* Data entries:
[Start of Attachment]

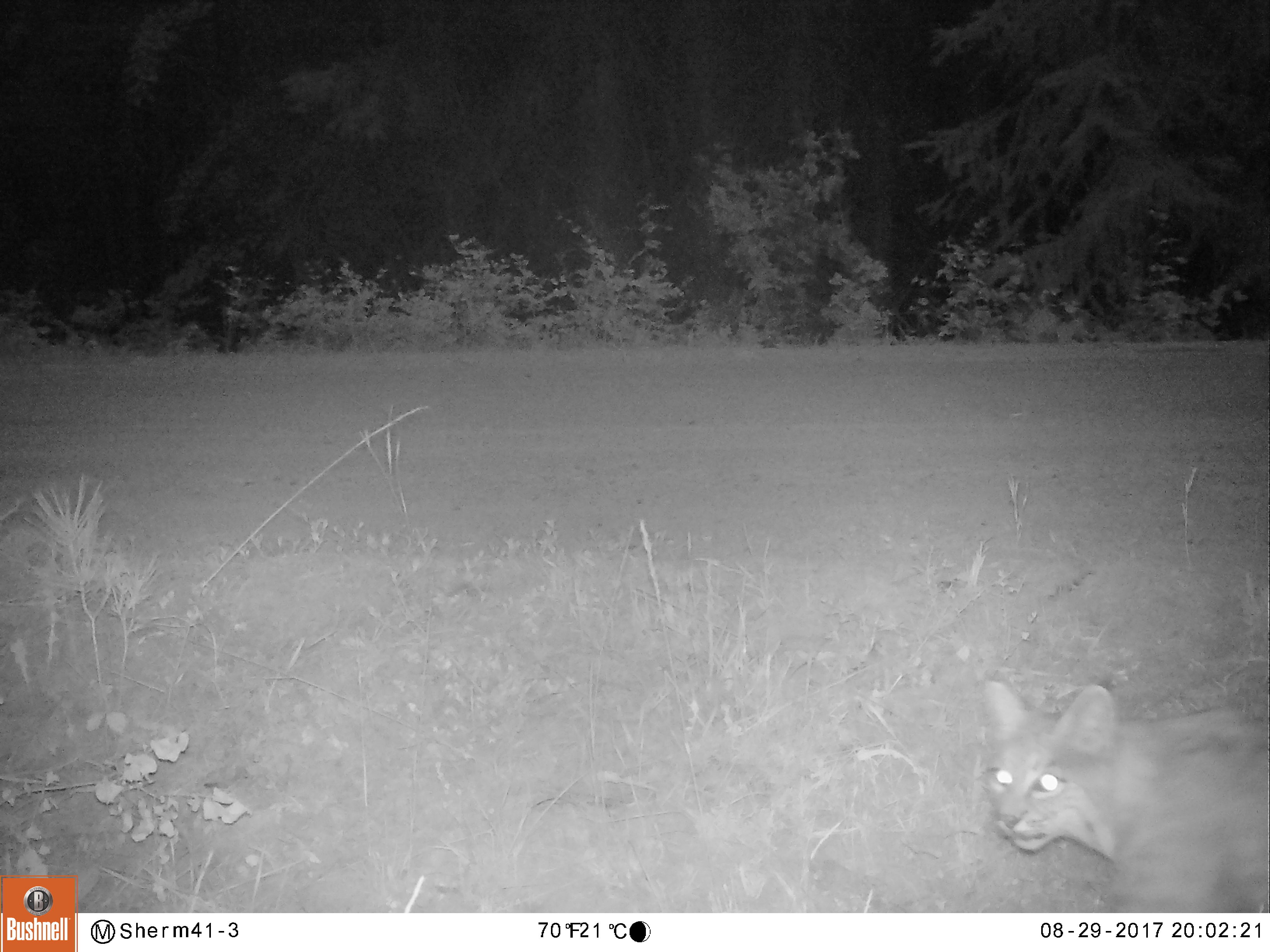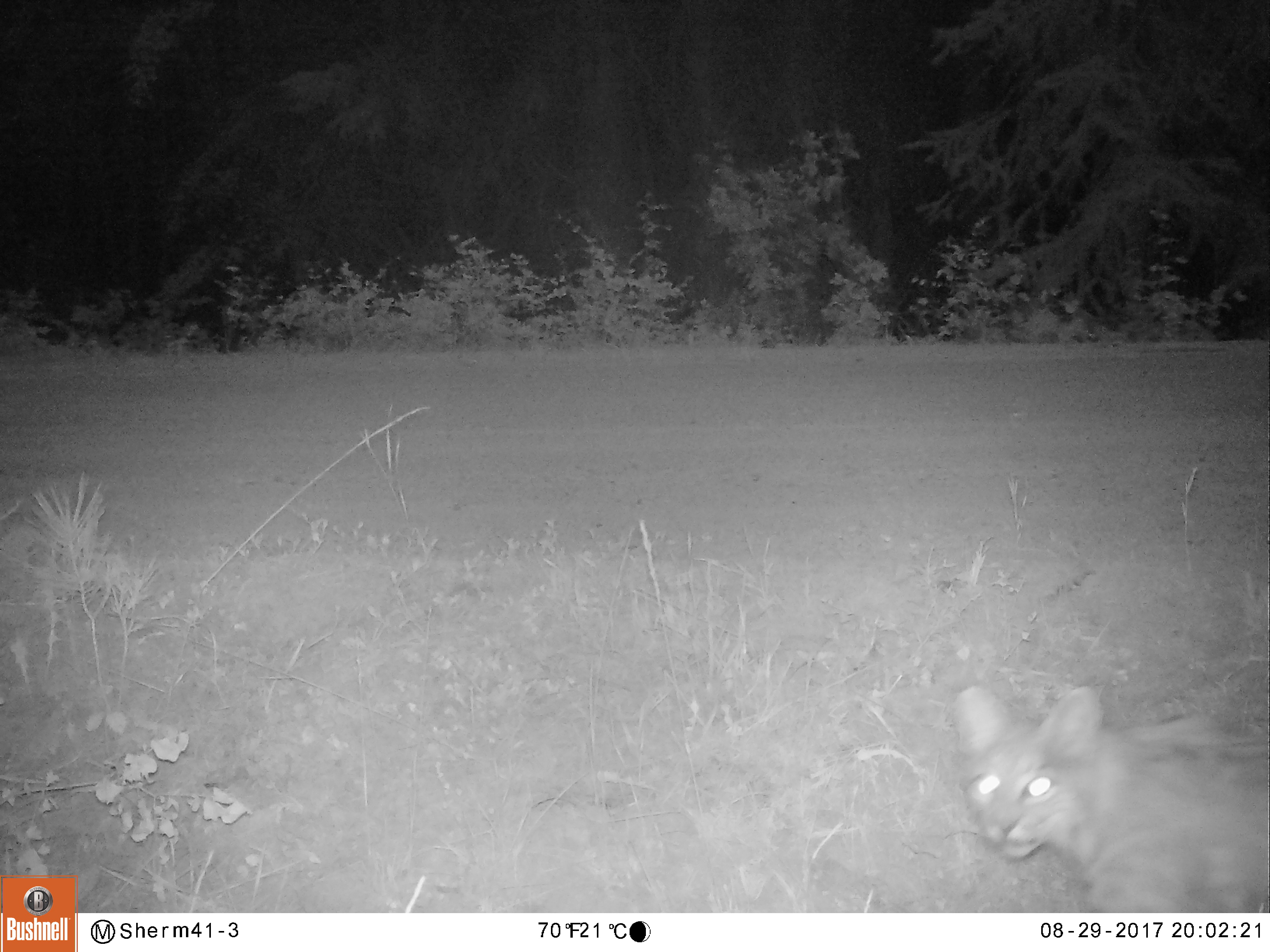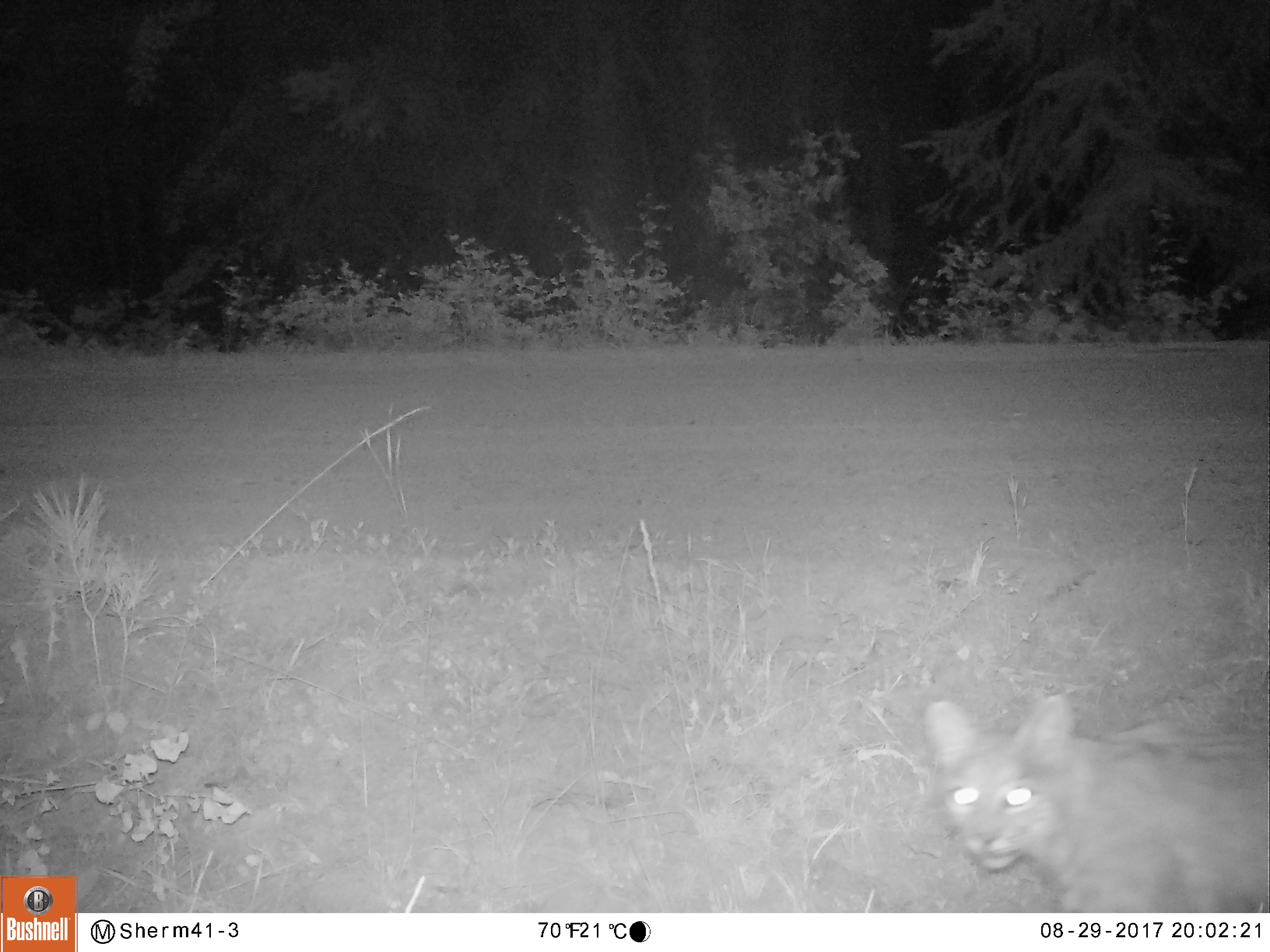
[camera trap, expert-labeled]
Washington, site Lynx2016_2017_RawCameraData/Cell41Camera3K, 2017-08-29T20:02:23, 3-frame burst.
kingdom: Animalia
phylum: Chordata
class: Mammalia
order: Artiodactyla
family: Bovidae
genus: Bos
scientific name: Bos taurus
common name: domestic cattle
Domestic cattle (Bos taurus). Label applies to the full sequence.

[End of Attachment]

* Work task: Transcribe all the records above word for word, without their images.

* Solved problem:
[camera trap, expert-labeled]
Washington, site Lynx2016_2017_RawCameraData/Cell41Camera3K, 2017-08-29T20:02:23, 3-frame burst.
kingdom: Animalia
phylum: Chordata
class: Mammalia
order: Artiodactyla
family: Bovidae
genus: Bos
scientific name: Bos taurus
common name: domestic cattle
Domestic cattle (Bos taurus). Label applies to the full sequence.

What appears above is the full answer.